*ФРАГМЕНТ ТЕКСТА*:

═══

Можно и без всякого раздражения заметить в такой позиции некоторое изначальное согласие на ограничения, задаваемые средой своего интеллектуального обитания (или – неумение их замечать?), отсутствие попыток критически взглянуть на эту среду, хоть сколько-то выйти за её пределы или хотя бы задуматься о них – что, кстати, сделали некоторые его собратья по вольнодумству «из первой послесталинской генерации молодых философов», например, Мамардашвили. Он был независимым («ему явно не нравились, раздражали и не устраивали, - пишет В.И. Толстых, - многие стороны и черты советского уклада, образа жизни, о чём он часто и открыто писал и говорил, ссылаясь на факты, анализируя события, называя имена, не ожидая, как многие другие в ту пору, наступления эпохи “гласности”») внутри изрядной зависимости – так, например, ввод советских войск в Чехословакию в 1968-м ужаснул Ильенкова, симпатизировавшего «Пражской весне», тем, что виделся ему «политической ошибкой, дискредитирующей саму идею социализма».

Так вот, хорошо бы ему быть проанализированным в этом смысле. То есть, стоило бы задаться вопросом, в какой мере была возможна самостоятельность мышления, а также подлинность и полноценность его результатов при вписанности в рамки диамата – и, следовательно, того нерушимого единства, который диамат, никуда не денешься, всё-таки образовывал с официальной идеологией? Следовало бы проанализировать, то есть, в какой мере вообще и в случае Ильенкова в частности были возможны в таких условиях внеидеологические результаты интеллектуальной работы? Ещё точнее: в какой мере возможна истина в такой, прости Господи, познавательной ситуации? А что трагичность в этой ситуации - именно в силу марксистской правоверности Ильенкова - была совершенно нешуточная, этого трудно не видеть: «Совесть убеждённого творческого марксиста Ильенкова, - пишет Теодор Ойзерман, - вступила в конфликт с духовной атмосферой общества», что и послужило, возможно, одной из причин его самоубийства.

═══

Записи набора данных:
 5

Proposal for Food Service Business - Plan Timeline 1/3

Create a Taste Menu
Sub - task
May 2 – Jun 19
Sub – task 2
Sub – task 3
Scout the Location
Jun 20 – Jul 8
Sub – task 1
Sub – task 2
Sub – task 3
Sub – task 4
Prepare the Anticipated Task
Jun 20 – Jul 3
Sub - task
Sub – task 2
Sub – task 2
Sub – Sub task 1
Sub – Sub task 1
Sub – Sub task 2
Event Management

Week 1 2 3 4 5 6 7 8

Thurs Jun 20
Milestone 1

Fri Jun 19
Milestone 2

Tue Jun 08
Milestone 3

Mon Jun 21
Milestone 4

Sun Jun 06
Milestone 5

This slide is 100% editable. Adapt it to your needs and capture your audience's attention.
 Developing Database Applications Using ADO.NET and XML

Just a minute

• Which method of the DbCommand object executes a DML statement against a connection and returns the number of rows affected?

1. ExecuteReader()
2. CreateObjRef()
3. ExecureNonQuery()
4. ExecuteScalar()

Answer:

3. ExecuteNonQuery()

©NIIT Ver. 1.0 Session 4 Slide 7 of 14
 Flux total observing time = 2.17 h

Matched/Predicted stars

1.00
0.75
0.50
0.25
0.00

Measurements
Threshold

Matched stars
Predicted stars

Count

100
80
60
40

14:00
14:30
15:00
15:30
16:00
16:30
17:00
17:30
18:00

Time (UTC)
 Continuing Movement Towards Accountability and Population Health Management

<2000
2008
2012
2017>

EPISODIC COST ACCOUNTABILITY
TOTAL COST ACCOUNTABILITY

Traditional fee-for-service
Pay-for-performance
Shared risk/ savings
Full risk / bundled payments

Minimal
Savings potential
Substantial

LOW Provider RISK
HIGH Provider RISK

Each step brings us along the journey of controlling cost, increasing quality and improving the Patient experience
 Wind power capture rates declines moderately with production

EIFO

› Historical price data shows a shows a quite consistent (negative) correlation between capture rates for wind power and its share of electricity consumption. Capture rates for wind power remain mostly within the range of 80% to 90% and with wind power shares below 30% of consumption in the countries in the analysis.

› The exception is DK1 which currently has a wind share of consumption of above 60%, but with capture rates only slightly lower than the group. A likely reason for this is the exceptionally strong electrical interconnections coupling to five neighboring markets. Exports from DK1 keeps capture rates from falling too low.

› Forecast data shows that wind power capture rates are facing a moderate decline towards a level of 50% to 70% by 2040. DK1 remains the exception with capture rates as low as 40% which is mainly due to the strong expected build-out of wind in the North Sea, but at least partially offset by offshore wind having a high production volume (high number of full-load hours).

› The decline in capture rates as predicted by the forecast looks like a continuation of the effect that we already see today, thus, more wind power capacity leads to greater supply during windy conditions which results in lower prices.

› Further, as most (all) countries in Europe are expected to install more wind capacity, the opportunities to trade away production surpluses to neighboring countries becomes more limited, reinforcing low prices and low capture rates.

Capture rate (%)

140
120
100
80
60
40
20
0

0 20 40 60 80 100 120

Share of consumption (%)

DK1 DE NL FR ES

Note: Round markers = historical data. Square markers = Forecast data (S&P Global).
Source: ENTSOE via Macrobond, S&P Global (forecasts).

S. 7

═══

*ЗАДАНИЕ 1*: Перечислите всех людей, которых фрагмент об Ильенкове называет по фамилии.
*ЗАДАНИЕ 2*:
Ответьте по фрагменту об Ильенкове:
(а) Какое событие 1968 года ужаснуло Ильенкова?
(б) Кого фрагмент приводит как пример молодого философа первой послесталинской генерации, задумавшегося о пределах своей среды?
(в) Кто написал, что совесть Ильенкова «вступила в конфликт с духовной атмосферой общества»?
*ЗАДАНИЕ 3*: Продолжите фрагмент об Ильенкове с того места, где он обрывается.

*РЕЗУЛЬТАТ 1*: Мамардашвили, В.И. Толстых, Ильенков, Теодор Ойзерман

*РЕЗУЛЬТАТ 2*:
(а) Ввод советских войск в Чехословакию.
(б) Мамардашвили.
(в) Теодор Ойзерман.

*РЕЗУЛЬТАТ 3*:
Здесь вообще выходит на поверхность много тем, которым стоит – и, хочется верить, предстоит – быть тщательно проанализированными. Среди них, например – особенности профессиональной, культурной, человеческой среды, неотъемлемой частью которой был Ильенков: её ценности, её отношения с властью и официальной идеологией (которую – будучи профессиональными философами на государственной службе – эти люди, никуда не деться – всё-таки обслуживали и вырабатывали), особенности её культурного поведения и интеллектуальных предпочтений (авторитетов, ориентиров). Философия, - совершенно справедливо пишет Валентин Толстых, - «это ещё и некий образ жизни, способ существования, достаточно специфичный, со своими привычками, манерами и причудами.» Иными словами, Ильенков – в качестве индивидуального явления представленный в книге весьма ярко – должен бы быть не просто обозначен, но именно понят как явление в своём роде типичное, характерное для своей среды и своего времени – его индивидуальность взаимодействовала с этой типичностью и во многом определялась ею. Материала для понимания этого уже и в сборнике вполне достаточно.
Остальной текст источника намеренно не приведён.